**Instruction:** Set the pictures aside and set down only the lines from the line holding "How far is the point" through the end of the entries below, ends included.
___ Records to process ___
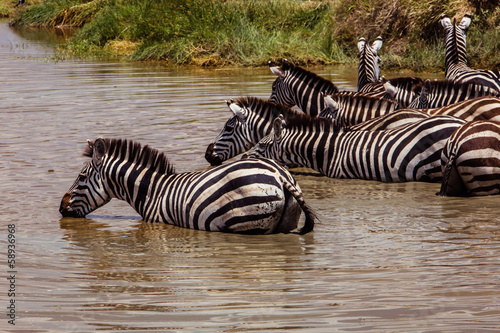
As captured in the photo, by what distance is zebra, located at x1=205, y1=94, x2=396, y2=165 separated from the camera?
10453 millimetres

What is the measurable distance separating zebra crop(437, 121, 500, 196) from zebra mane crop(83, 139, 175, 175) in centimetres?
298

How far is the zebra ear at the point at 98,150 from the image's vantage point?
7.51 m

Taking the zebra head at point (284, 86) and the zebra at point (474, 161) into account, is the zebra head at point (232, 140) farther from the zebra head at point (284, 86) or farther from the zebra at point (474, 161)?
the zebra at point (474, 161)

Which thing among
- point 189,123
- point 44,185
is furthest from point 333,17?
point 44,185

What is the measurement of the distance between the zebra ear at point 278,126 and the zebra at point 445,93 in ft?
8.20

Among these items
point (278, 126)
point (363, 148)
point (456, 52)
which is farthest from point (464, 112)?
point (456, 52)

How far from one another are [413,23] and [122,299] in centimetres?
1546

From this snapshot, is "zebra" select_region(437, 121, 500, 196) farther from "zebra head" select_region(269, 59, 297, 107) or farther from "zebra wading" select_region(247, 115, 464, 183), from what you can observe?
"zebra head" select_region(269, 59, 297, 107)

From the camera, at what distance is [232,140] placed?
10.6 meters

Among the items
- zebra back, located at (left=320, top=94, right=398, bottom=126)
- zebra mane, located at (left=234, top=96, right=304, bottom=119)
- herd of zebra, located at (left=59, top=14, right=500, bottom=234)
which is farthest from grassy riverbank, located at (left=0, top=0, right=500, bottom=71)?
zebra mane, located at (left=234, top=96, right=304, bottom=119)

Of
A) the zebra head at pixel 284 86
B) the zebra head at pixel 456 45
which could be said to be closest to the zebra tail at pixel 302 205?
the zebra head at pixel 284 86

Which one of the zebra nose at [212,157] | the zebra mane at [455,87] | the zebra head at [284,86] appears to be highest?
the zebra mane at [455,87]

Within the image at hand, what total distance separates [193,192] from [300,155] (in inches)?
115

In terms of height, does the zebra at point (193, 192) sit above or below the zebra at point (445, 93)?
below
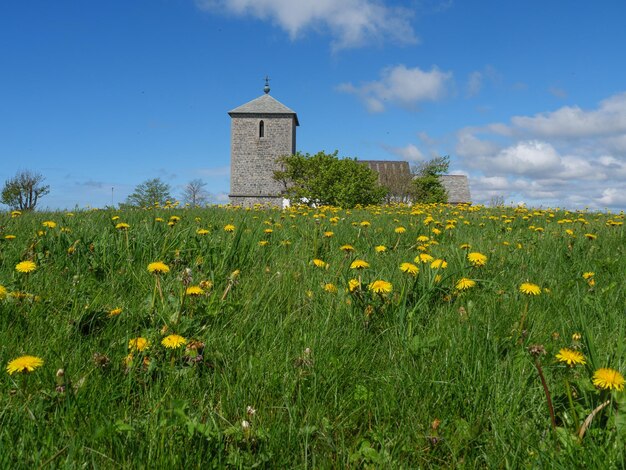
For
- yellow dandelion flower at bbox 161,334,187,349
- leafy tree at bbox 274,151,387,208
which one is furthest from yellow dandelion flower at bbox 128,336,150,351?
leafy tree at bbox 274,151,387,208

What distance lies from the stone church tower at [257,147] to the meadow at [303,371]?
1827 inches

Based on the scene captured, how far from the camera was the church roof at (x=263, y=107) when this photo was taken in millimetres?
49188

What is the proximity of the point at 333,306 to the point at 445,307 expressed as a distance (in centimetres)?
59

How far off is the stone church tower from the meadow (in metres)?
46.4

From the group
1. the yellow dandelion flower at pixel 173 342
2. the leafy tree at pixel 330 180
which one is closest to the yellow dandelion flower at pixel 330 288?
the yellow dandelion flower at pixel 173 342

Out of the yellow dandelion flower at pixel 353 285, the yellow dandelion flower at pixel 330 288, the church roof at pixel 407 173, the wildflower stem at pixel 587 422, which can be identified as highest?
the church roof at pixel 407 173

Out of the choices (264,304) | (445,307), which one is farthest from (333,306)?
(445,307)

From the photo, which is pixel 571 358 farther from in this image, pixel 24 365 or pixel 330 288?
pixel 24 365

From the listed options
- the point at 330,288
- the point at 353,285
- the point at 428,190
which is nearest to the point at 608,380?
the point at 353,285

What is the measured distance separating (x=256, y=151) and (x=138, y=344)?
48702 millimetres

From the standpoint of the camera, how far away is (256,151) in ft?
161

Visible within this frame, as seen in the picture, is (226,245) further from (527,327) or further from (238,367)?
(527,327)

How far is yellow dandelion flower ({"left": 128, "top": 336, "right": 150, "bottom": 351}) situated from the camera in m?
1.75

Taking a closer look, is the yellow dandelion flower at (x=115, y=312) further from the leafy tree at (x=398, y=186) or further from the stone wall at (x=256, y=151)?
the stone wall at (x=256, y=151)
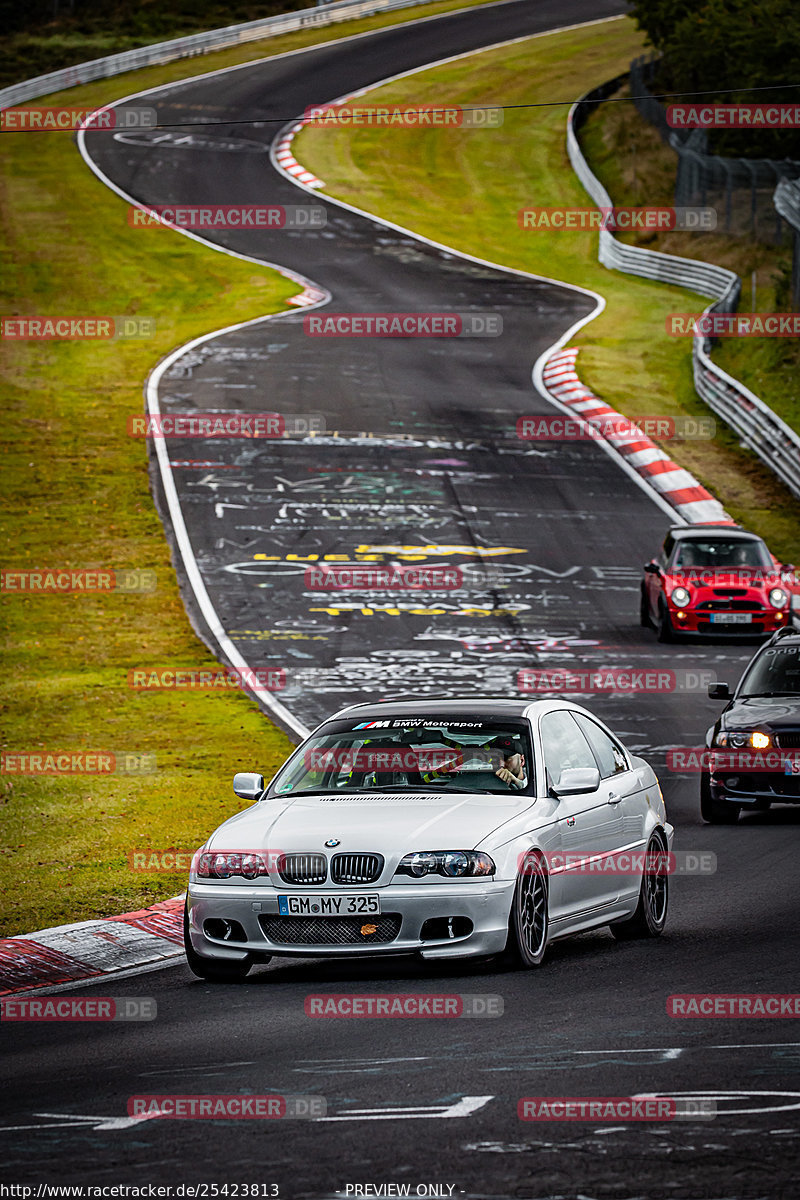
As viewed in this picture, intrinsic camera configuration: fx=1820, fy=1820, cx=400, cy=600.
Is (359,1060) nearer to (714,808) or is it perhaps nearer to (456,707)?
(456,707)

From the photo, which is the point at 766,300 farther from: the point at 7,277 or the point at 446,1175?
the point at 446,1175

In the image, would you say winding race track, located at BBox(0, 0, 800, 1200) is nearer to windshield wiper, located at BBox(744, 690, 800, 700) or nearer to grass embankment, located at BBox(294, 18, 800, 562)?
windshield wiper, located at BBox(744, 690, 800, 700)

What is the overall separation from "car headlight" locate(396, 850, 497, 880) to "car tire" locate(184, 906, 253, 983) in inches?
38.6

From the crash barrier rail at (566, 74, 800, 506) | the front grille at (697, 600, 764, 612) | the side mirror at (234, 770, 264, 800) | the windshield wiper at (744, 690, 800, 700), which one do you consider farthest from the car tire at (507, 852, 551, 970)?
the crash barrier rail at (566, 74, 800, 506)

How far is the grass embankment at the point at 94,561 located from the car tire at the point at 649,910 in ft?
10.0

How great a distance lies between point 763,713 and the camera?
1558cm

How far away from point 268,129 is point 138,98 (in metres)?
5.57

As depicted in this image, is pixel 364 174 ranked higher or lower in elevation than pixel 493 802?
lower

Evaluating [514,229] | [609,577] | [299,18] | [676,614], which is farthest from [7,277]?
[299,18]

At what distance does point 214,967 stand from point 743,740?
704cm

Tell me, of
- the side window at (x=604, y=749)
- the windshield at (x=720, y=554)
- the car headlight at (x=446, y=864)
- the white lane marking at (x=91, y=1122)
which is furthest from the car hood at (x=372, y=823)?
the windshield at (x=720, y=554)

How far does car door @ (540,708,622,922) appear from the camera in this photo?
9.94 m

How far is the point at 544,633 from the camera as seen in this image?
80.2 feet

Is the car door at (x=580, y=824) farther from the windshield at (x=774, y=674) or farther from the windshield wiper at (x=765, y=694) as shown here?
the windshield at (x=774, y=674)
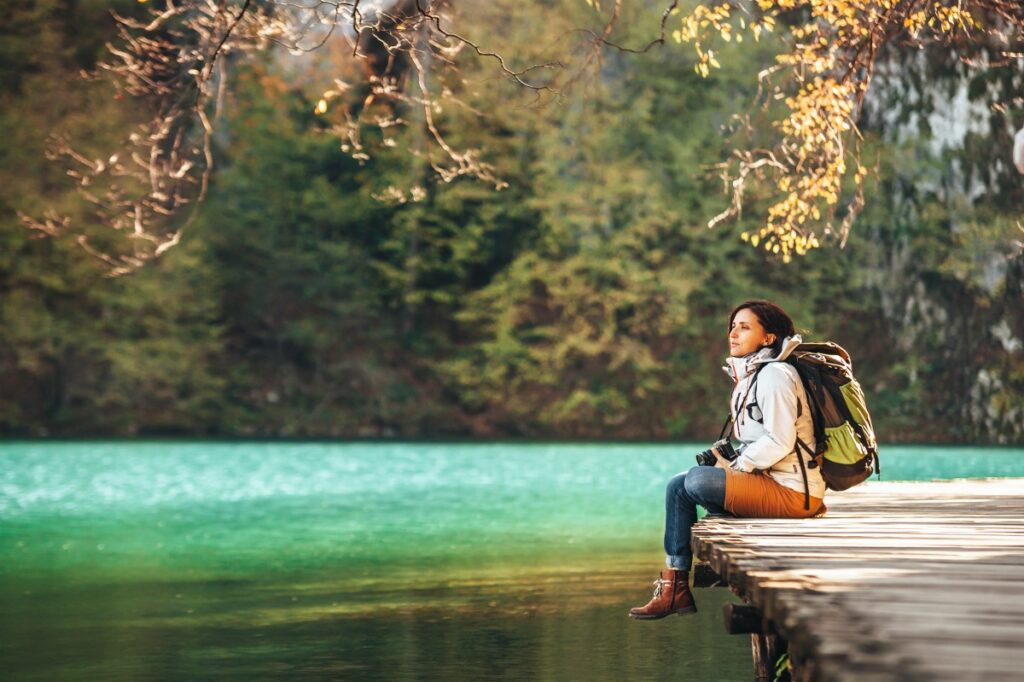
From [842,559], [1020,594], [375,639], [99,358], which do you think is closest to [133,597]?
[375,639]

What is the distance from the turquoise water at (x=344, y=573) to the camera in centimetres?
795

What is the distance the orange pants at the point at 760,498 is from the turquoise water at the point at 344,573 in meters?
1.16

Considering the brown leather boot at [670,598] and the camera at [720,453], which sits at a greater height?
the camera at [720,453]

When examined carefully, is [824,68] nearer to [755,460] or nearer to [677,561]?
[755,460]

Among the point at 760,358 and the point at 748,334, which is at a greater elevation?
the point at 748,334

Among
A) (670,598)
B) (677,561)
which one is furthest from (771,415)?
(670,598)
___
**Exercise result:**
How far is the point at 544,633 from the camera as seen in this image?
80.2 feet

Is the car door at (x=580, y=824) farther from the windshield at (x=774, y=674) or farther from the windshield wiper at (x=765, y=694) as shown here?
the windshield at (x=774, y=674)
From [842,559], [1020,594], [375,639], [99,358], which do you think is closest to [133,597]?
[375,639]

What is the distance from the turquoise water at (x=344, y=573) to the camera in centimetres?
795

What is the distance the orange pants at the point at 760,498 is from the turquoise water at the point at 344,573 in meters?
1.16

Considering the brown leather boot at [670,598] and the camera at [720,453], which sits at a greater height?
the camera at [720,453]

When examined carefully, is [824,68] nearer to [755,460] or nearer to [677,561]?
[755,460]

Among the point at 760,358 and the point at 748,334, which is at a greater elevation?
the point at 748,334

Among
A) (670,598)
B) (677,561)
which one is furthest from (771,415)?
(670,598)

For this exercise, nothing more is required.